Israel question

Charles Jannuzi jannuzi at edu00.f-edu.fukui-u.ac.jp
Sun Sep 16 20:06:20 PDT 2001


If Arabs were anywhere 4000 years ago, it was Arabia(Arabs speak a Semitic language--back then there were more Semitic languages than the two main ones recognized today, Arabic and Hebrew) . They don't really enter historical accounts much until the rise of missionary and militant Islam, well into AD.

The term 'Palestine', according to my dictionary, comes to us from Arabic 'Falastin', which in turn comes from the term 'Philistine', a sea-faring, non-Semitic (language) group of people who established city states on the coast and adopted the Semitic (but non-Arabic) language and religion of the area. In ancient times, they were absorbed into the Kingdom of Israel under King David (about 1000 BC).

The area called Palestine has been ruled over by Muslim Arab (636 AD) and Muslim Ottoman (1516) empires. Turkish rule of Palestine and Arabia ended in WW I (see the movie 'Lawrence of Arabia' for some technicolor background).

When the Zionist movement arose in the 19th century, Arabs were the linguistic and cultural majority in Palestine. Jewish immigration and Arab exile during the past 100 years are the two related processes that have given modern day Palestine a Jewish majority in the area co-extensive with what is now the state of Israel.

BTW, one important reason why Zionists committed acts of terrorism against the British in Palestine was the immigration restrictions in place after WW II.
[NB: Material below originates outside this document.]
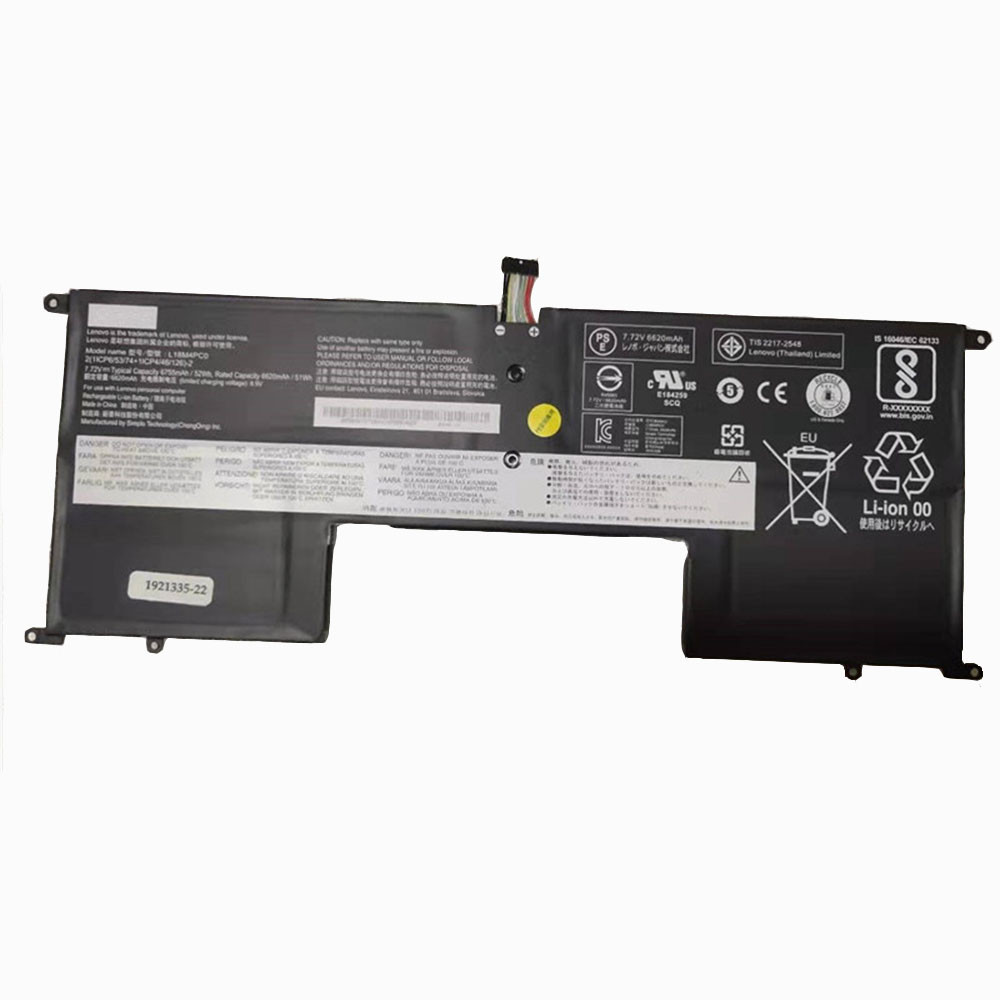 6755MAH/52WH 7.72V L18M4PC0 Replacement Battery for Lenovo YOGA S940-14IWL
In any chauvinisti or racialist argument over who is more 'authentic' in the area, there is bound to be confusion of cultural, linguistic and religious groupings. Arabic--a language or culture--is not the original Semitic language of Palestine. Hebrew could be said to be an original Semitic language of what is now Palestine, but it is not the only one (but the other ones, such as Caanite or Phoenician, are extinct). Hebrew was largely an extinct language, kept alive only for religious purposes--until the modern revival of the language in Zionist Palestine and then the state of Israel.